## RECORDED INFORMATION
━━━━━━
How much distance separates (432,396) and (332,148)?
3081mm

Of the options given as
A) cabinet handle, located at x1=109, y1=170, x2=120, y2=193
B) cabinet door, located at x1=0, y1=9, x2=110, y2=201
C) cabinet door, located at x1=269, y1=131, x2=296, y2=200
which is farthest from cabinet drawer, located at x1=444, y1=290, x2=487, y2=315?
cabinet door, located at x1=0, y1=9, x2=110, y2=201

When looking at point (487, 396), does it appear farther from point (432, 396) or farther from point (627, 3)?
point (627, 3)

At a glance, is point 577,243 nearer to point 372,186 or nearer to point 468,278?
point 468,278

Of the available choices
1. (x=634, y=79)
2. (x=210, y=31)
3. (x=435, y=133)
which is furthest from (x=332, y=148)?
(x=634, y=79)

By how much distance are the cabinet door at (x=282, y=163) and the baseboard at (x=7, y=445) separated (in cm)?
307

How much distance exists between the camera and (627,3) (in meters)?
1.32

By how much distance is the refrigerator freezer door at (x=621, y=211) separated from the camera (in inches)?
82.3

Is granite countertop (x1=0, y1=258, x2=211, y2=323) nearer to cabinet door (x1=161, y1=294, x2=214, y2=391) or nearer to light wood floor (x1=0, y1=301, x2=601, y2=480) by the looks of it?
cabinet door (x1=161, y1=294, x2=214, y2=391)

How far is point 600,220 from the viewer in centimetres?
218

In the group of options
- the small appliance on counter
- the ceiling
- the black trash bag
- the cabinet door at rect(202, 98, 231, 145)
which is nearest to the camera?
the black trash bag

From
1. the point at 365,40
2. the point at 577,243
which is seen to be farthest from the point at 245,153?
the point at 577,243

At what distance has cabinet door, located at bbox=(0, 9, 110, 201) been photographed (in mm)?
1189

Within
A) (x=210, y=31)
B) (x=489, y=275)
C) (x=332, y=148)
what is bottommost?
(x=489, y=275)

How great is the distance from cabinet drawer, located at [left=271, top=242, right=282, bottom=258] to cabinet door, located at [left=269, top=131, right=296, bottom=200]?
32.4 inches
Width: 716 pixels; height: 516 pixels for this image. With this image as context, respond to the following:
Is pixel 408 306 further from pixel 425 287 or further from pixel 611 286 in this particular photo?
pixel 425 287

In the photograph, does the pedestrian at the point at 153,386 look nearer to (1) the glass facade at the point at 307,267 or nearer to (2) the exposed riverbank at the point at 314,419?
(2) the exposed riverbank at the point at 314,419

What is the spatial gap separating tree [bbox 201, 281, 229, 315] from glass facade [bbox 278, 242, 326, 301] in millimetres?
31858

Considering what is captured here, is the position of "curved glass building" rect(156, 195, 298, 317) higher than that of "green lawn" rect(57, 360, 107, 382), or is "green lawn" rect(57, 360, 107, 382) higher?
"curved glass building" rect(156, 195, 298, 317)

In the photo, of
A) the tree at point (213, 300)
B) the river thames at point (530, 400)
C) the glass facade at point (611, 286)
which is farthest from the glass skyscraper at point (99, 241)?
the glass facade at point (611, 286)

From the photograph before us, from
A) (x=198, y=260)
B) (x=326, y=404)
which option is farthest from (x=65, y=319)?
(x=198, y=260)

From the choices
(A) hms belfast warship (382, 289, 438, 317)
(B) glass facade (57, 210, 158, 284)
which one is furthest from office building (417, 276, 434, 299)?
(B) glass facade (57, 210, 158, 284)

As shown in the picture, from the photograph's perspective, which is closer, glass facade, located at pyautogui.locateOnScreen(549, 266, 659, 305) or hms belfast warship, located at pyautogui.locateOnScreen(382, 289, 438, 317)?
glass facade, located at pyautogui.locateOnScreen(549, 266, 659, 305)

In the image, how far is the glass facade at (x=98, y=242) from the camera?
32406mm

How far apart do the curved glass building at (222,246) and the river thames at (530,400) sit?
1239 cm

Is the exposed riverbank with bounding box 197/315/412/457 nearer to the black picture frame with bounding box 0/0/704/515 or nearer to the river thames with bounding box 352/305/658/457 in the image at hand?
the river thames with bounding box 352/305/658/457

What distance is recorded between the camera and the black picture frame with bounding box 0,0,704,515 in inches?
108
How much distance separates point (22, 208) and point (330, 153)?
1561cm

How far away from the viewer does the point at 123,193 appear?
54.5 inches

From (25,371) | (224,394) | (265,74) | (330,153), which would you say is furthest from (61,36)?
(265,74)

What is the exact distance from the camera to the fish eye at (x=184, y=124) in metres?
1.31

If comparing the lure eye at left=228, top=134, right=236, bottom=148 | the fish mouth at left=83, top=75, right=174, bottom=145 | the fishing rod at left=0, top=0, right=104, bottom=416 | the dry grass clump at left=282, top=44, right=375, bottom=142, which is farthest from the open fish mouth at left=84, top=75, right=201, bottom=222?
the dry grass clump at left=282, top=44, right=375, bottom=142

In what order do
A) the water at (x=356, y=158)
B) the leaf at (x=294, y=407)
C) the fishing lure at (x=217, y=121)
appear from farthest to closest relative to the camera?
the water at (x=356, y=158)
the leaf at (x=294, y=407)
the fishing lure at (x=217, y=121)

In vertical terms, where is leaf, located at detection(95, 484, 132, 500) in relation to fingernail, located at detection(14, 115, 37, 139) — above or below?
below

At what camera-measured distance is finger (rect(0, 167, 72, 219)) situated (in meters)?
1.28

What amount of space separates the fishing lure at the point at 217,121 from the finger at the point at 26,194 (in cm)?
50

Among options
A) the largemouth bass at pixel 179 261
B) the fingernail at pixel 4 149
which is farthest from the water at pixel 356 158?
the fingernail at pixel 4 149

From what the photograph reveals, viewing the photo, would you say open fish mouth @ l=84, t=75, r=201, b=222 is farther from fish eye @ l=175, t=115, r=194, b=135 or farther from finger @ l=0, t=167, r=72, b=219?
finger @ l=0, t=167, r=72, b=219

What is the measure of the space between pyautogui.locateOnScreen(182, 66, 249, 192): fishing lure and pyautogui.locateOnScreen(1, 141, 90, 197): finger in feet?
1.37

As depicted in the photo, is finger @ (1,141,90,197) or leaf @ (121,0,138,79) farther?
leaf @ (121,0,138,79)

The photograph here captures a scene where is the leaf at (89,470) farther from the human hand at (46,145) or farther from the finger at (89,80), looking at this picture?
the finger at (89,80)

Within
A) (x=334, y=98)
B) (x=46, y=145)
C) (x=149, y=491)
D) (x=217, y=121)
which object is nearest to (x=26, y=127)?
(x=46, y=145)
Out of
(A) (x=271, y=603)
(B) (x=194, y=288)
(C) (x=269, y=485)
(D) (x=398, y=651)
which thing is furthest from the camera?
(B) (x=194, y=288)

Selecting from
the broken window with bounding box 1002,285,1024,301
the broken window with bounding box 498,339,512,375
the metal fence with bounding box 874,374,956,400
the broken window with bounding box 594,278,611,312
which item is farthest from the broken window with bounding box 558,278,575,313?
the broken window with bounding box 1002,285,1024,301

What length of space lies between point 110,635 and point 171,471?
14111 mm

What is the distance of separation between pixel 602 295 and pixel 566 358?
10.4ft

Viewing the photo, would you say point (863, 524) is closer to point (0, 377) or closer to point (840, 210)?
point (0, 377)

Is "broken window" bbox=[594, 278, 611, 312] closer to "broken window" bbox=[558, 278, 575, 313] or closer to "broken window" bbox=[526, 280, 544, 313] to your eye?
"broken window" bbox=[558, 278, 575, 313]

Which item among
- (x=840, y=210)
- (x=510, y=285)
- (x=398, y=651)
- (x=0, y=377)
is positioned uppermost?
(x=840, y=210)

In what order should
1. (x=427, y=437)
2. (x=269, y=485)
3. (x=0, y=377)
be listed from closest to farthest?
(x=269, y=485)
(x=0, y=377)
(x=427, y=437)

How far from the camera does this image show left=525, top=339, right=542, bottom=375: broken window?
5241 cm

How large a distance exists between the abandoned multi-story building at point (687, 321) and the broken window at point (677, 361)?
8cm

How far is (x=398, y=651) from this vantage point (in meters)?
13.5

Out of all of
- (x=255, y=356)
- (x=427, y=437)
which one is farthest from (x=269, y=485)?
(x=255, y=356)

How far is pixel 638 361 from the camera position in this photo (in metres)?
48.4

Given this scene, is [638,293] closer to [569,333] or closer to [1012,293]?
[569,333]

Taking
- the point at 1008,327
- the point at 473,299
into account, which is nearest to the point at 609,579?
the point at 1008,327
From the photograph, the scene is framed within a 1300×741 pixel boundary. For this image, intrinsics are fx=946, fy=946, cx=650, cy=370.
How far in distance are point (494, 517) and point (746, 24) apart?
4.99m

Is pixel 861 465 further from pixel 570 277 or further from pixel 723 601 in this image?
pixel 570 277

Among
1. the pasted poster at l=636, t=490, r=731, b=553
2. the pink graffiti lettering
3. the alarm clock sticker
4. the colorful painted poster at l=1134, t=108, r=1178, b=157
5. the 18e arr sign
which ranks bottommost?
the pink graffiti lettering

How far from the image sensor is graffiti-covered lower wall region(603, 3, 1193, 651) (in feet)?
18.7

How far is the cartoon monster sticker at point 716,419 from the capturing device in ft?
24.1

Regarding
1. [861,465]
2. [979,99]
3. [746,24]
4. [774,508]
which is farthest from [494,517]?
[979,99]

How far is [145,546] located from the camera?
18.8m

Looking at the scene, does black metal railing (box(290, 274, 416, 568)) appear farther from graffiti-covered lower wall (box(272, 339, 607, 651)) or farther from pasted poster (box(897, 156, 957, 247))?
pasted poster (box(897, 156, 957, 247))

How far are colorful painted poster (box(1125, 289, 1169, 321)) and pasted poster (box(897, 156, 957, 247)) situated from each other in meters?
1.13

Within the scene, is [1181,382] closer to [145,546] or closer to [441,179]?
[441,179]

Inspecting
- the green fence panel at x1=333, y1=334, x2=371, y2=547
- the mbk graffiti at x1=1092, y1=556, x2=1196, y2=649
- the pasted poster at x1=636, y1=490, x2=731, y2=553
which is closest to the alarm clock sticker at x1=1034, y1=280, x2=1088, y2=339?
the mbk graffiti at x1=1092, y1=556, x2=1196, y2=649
━━━━━━
## STATED EXERCISE
Please rewrite the records from their start through the line that contains "32.4 inches", inclusive, with "granite countertop" replaced by "stone countertop" and nothing else changed.

## ANSWER TO THE EXERCISE
How much distance separates (432,396) and (332,148)?
3081mm

Of the options given as
A) cabinet handle, located at x1=109, y1=170, x2=120, y2=193
B) cabinet door, located at x1=0, y1=9, x2=110, y2=201
C) cabinet door, located at x1=269, y1=131, x2=296, y2=200
which is farthest from cabinet drawer, located at x1=444, y1=290, x2=487, y2=315?
cabinet door, located at x1=0, y1=9, x2=110, y2=201

When looking at point (487, 396), does it appear farther from point (432, 396) or farther from point (627, 3)?
point (627, 3)

At a glance, is point 577,243 nearer to point 372,186 or nearer to point 468,278?
point 468,278

Of the available choices
1. (x=634, y=79)
2. (x=210, y=31)
3. (x=435, y=133)
which is furthest from (x=332, y=148)?
(x=634, y=79)

By how much distance are the cabinet door at (x=282, y=163) and the baseboard at (x=7, y=445) separated (in cm)?
307

How much distance exists between the camera and (627,3) (in meters)?
1.32

By how much distance is the refrigerator freezer door at (x=621, y=211) separated from the camera (in inches)?
82.3

Is stone countertop (x1=0, y1=258, x2=211, y2=323) nearer to cabinet door (x1=161, y1=294, x2=214, y2=391) or nearer to light wood floor (x1=0, y1=301, x2=601, y2=480) by the looks of it?
cabinet door (x1=161, y1=294, x2=214, y2=391)

How far is point 600,220 from the viewer in centimetres?
218

In the group of options
- the small appliance on counter
- the ceiling
- the black trash bag
- the cabinet door at rect(202, 98, 231, 145)
which is nearest to the camera?
the black trash bag

From
1. the point at 365,40
2. the point at 577,243
which is seen to be farthest from the point at 245,153?
the point at 577,243

At what distance has cabinet door, located at bbox=(0, 9, 110, 201) been photographed (in mm)?
1189

Within
A) (x=210, y=31)
B) (x=489, y=275)
C) (x=332, y=148)
what is bottommost?
(x=489, y=275)

How great is the distance from cabinet drawer, located at [left=271, top=242, right=282, bottom=258] to cabinet door, located at [left=269, top=131, right=296, bottom=200]?
32.4 inches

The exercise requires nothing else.